New sensor technology
Part of the AROL Group of companies, FT System was another winner for innovative technology. Massimo Fedel is the firm’s technical director and responsible for the development of the award-winning L.Sensor.O2. He said the device shoots a low-power, Class 1 laser through the headspace of the container to measure headspace and dissolved oxygen in a non-destructive and non-intrusive manner. The unit also detects total pressure in the container, partial CO2
pressure and dissolved CO2
The sensor helps winemakers “kick out bottles that are not sealed” correctly or don’t meet other measurable standards and can be incorporated into a bottling line. FT System is distributed in California through Enartis Vinquiry and directly through the company for the rest of North America.
Parsec, which is distributed in North America by American Tartaric Products, showcased a new piece of equipment that can determine oxygen levels in wine in two ways. The new unit includes a sensor that can detect oxygen levels through clear bottles and a stainless steel (food grade) probe that can be placed directly into a tank or barrel.
Italian winemaking equipment manufacturer Siprem International received an innovation award for its hybrid vacuum/pneumatic presses.

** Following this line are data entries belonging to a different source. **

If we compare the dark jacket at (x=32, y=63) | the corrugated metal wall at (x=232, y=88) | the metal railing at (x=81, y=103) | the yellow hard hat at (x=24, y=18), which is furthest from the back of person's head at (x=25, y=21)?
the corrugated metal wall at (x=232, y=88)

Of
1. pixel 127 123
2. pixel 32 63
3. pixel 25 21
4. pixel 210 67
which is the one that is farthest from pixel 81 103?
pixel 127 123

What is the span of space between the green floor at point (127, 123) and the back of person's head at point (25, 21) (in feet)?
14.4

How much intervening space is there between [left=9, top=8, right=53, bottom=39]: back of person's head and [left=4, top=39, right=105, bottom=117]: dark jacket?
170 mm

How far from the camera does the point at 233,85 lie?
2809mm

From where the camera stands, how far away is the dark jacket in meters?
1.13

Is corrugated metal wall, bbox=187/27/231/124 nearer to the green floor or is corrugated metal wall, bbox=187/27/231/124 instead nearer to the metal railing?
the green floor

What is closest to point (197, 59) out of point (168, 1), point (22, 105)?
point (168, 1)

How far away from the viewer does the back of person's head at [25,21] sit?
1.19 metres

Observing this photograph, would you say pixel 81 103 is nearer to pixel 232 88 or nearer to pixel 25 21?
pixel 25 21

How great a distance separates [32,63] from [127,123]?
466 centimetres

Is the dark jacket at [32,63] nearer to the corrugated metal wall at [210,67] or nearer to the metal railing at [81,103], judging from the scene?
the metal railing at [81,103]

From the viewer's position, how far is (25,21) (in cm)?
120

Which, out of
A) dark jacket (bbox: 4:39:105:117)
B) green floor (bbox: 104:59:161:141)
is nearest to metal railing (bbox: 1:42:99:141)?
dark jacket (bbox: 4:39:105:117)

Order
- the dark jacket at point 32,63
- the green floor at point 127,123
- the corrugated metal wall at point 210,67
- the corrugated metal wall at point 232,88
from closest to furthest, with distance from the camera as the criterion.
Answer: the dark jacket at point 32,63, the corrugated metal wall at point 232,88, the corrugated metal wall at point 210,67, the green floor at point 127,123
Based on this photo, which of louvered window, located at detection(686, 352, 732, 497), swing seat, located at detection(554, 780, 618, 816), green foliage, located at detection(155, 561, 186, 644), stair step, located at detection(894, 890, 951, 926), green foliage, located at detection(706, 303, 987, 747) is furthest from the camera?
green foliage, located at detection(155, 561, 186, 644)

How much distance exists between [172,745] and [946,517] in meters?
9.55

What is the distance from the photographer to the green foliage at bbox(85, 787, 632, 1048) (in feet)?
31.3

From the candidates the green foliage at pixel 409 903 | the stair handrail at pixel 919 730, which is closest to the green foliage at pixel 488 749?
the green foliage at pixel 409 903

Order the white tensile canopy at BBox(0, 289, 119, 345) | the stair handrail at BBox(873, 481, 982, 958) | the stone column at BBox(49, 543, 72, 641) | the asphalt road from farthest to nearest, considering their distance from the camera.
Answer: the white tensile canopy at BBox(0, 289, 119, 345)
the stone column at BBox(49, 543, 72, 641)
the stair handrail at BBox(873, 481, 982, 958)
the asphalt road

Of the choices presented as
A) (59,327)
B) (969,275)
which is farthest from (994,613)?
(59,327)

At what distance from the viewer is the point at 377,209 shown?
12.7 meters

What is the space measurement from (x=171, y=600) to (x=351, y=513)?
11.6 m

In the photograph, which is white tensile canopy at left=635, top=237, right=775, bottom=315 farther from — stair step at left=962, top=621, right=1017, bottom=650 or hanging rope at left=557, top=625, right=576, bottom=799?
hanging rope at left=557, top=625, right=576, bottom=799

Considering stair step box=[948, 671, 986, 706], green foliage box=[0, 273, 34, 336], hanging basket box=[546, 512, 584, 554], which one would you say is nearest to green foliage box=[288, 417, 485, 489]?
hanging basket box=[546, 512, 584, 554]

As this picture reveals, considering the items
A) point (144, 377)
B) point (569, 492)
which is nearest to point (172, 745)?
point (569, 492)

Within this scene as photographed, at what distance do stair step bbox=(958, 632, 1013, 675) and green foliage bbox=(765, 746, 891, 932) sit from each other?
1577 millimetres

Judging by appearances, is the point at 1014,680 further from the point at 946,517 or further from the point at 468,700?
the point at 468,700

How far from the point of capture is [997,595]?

Siprem’s commercial director, Roberto Berto, explained the new presses are “able to extract more juice than a pneumatic press using a softer, lower pressure” during the first stage of a press cycle. The second stage employs a pneumatic press. The total cycle time is reduced by average 30% because of the hybrid press function. American Tartaric Products represents Siprem in the United States.
Bucher Vaslin earned an award for its new Delta Rflow sorting table. The machine employs a high-powered air jet to sort grapes and remove MOG at high speed. Italian firm Gruppo Bertolaso received an innovation award for its system of “simplified bottle handling parts within packaging machines.”
Closure award winners
A trio of closure suppliers earned new technology awards. Nomacorc was honored for its Select Bio Series, which it claims offers wineries a zero carbon footprint closure for their wines. The Select Bio is 100% recyclable and made with polymers derived from sugar cane.
Amcor Flexibles earned an award for its Stelvin Inside range of screwtop liners with varying oxygen transfer rates. Amorim Cork also took a new technology award for its Helix cork, which is a reusable cork with threading similar to a screwtop closure.
LaCruz Solutions made a basic design change to the harvesting system its machines use to remove grape clusters from the vine. The firm’s representative Valentino Cirivello said the new system can provide a 30% improvement in both yield and time savings. Cirivello said the beaters feature a longer surface that requires fewer beats per second, resulting in “less stress for the grape and the stock.”
Martignani won an innovation award for electrostatic sprayer technology that “keeps the drift down by blowing it back into the canopy in combination with the electrostatic droplets charge,” said Stefano Martignani, the company’s director and general manager. Solex Corp. of Dixon, Calif., handles the company’s sales in the United States.